Document excerpt:
━━━━━━━━━━━━━━━━
I ride 100s with lights. However, the terrain we are riding through here on the east coast is quite different than that of the Tevis trail. I don't care how full the moon is, you aren't gonna see jack in the middle of the deep woods at the Old Dominion. And unlike Tevis, NE ride weekends don't vary by the moon phase, so I have ridden 100s with no moon at all, regardless of cloud cover. I agree the horses can see much better than we can, but that isn't helpful in the case of a low-hanging branch the horse will get under but the rider will not or the horse adjusting it stride to navigate an obstacle they can see but the rider is left behind the motion, flopping around on the poor horse's back. It has nothing to do with not trusting my horse, but in wanting to be the best rider I can be at night.
Personally, I ride with a couple glow sticks at the shoulder and a not-very-bright small lantern on the base of my breastcollar. It is enough to illuminate the trail about 3 feet in front of the horse so I can see trail changes. I also use a headlamp on the red setting to help me avoid branches. It does have the option of a white light, so I can turn it on briefly to check markings if needed, etc.
I have found this set up keeps the light below the level of the horse's eyes and in their blind spot for the most part, yet it gives me enough to react to trail changes. I have never had a horse react poorly to this set-up, including ones not my own that were never introduced to this set up until at the ride itself.
━━━━━━━━━━━━━━━━
Data records:
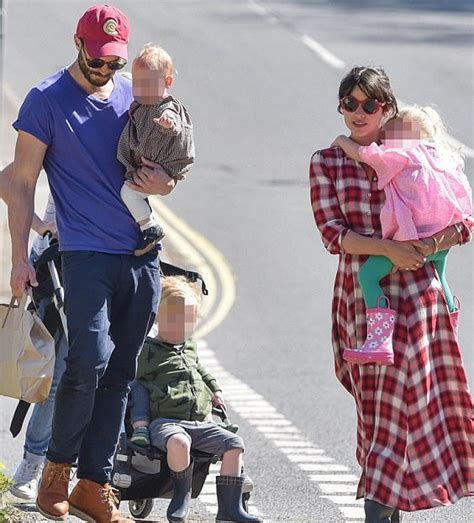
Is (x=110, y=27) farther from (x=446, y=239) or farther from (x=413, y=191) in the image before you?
(x=446, y=239)

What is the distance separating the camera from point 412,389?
5.64m

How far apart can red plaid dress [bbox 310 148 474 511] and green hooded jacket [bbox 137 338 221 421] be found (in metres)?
0.85

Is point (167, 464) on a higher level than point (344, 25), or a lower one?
higher

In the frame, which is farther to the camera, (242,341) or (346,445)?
(242,341)

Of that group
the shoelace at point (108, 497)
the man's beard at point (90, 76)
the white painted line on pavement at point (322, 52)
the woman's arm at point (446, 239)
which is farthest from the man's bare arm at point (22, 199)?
the white painted line on pavement at point (322, 52)

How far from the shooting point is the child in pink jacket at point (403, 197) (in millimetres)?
5578

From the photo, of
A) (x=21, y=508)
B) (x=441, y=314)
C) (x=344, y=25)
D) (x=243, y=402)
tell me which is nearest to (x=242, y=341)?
(x=243, y=402)

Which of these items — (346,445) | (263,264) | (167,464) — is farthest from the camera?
(263,264)

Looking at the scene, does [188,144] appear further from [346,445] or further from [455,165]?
[346,445]

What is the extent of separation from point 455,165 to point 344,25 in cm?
2580

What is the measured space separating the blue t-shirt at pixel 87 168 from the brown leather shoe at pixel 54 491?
0.93m

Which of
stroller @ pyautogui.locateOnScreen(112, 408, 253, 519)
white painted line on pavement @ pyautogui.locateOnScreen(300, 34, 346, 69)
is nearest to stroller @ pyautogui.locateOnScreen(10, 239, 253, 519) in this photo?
stroller @ pyautogui.locateOnScreen(112, 408, 253, 519)

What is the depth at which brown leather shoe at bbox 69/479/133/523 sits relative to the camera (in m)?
5.90

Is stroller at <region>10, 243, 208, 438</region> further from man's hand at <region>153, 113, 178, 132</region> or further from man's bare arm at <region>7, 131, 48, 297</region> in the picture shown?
man's hand at <region>153, 113, 178, 132</region>
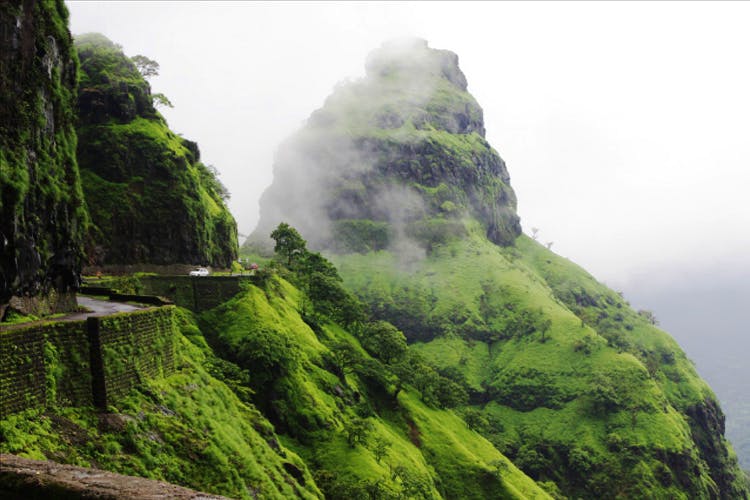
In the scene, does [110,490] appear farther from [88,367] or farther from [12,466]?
[88,367]

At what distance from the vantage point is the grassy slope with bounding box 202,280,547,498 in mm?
58281

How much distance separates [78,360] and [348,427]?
━━━━━━━━━━━━━━━━
Work instruction:
According to the passage on night riding, how far in front of the horse does the lantern on the breastcollar illuminate the trail?

Result of this exercise:
About 3 feet in front of the horse.